**Assignment**
Wherever a picture appears, leave it out, and transcribe the rest of the records exactly.

[Crawled caption data]
━━━

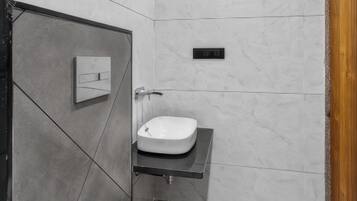 Une salle de bain moderne avec des toilettes blanches, un meuble-lavabo avec un miroir et un espace douche.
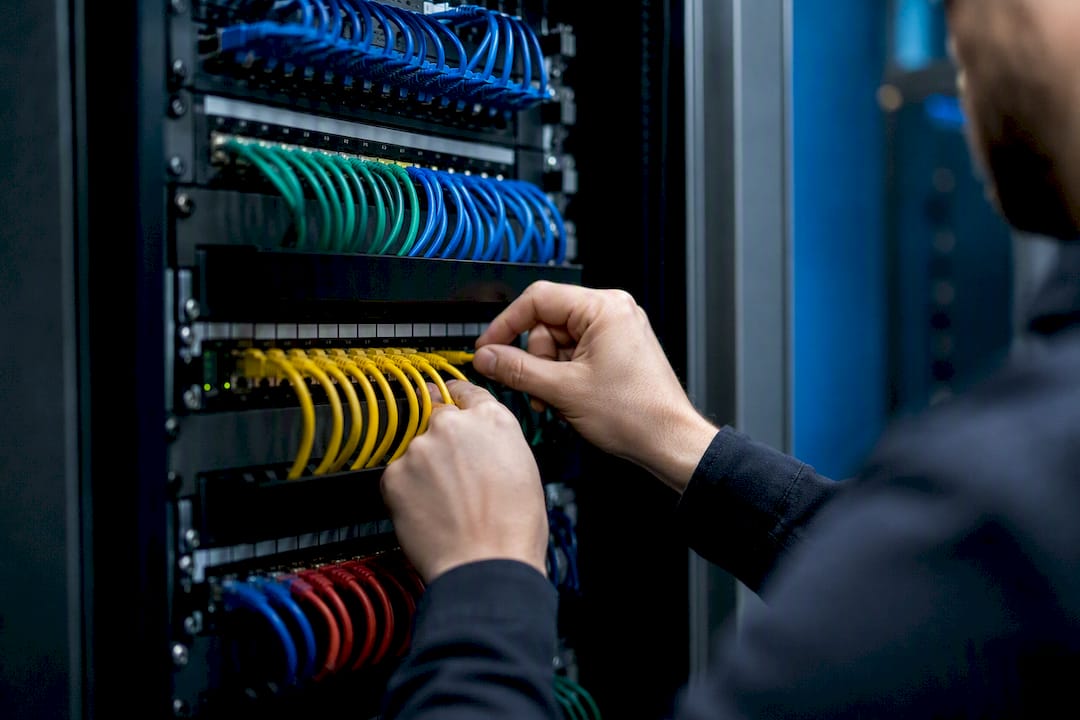Hands arranging network cables at patch panel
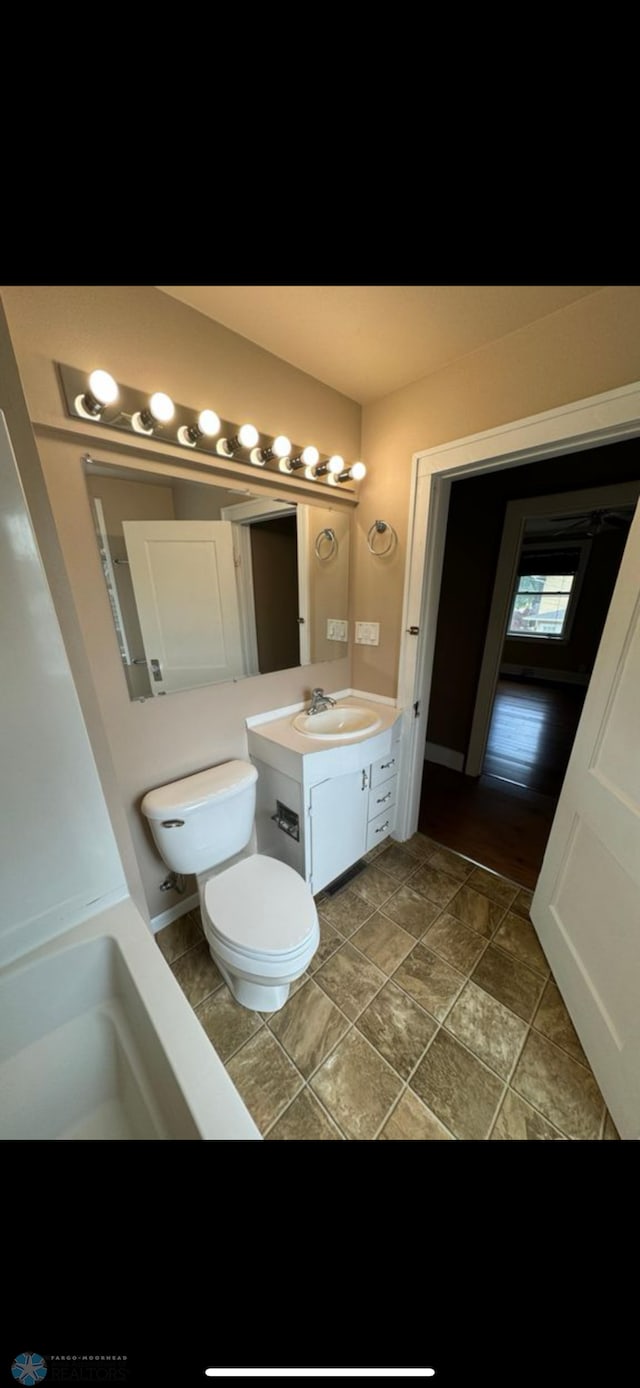 802 11th Ave N, Fargo, ND 58102 - bathroom featuring toilet and vanity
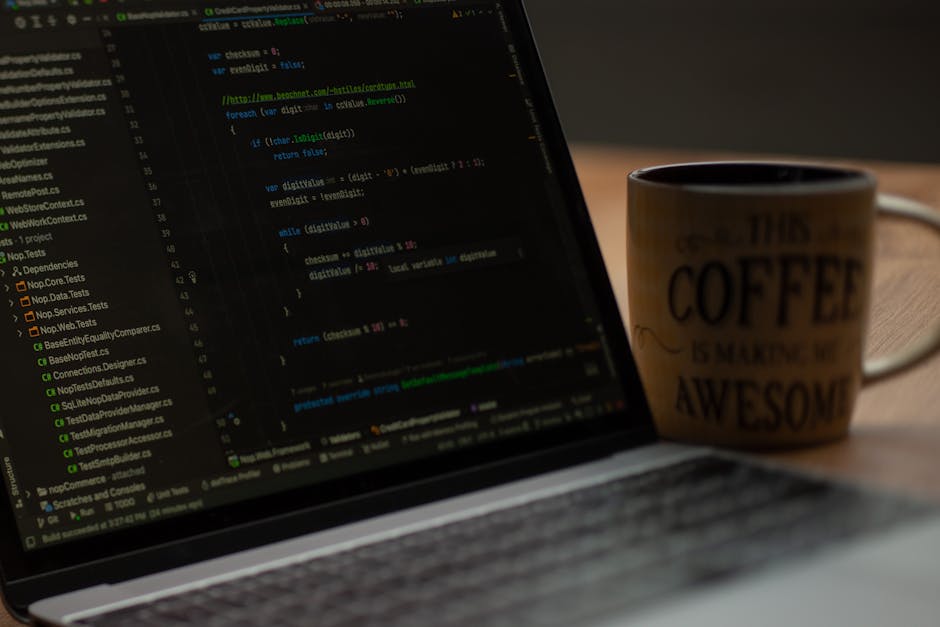 A close-up photograph of a computer screen displaying lines of code with syntax highlighting in multiple colours, including green, blue, pink, and white, on a dark background. The code appears to be w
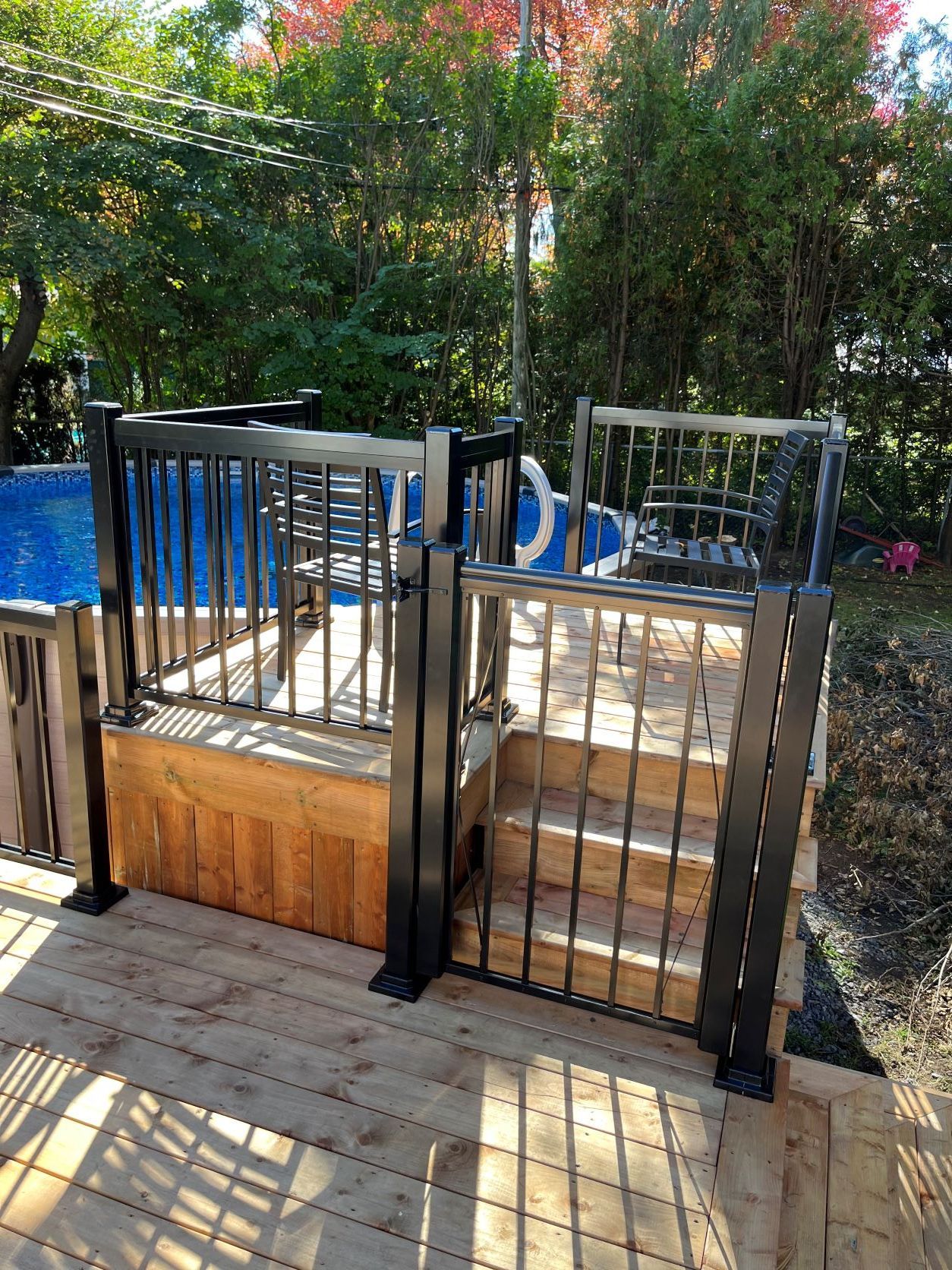 Une terrasse en bois avec un portail en métal menant à une piscine.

━━━

**Reply to the exercise**
 Une salle de bain moderne avec des toilettes blanches, un meuble-lavabo avec un miroir et un espace douche.
Hands arranging network cables at patch panel
 802 11th Ave N, Fargo, ND 58102 - bathroom featuring toilet and vanity
 A close-up photograph of a computer screen displaying lines of code with syntax highlighting in multiple colours, including green, blue, pink, and white, on a dark background. The code appears to be w
 Une terrasse en bois avec un portail en métal menant à une piscine.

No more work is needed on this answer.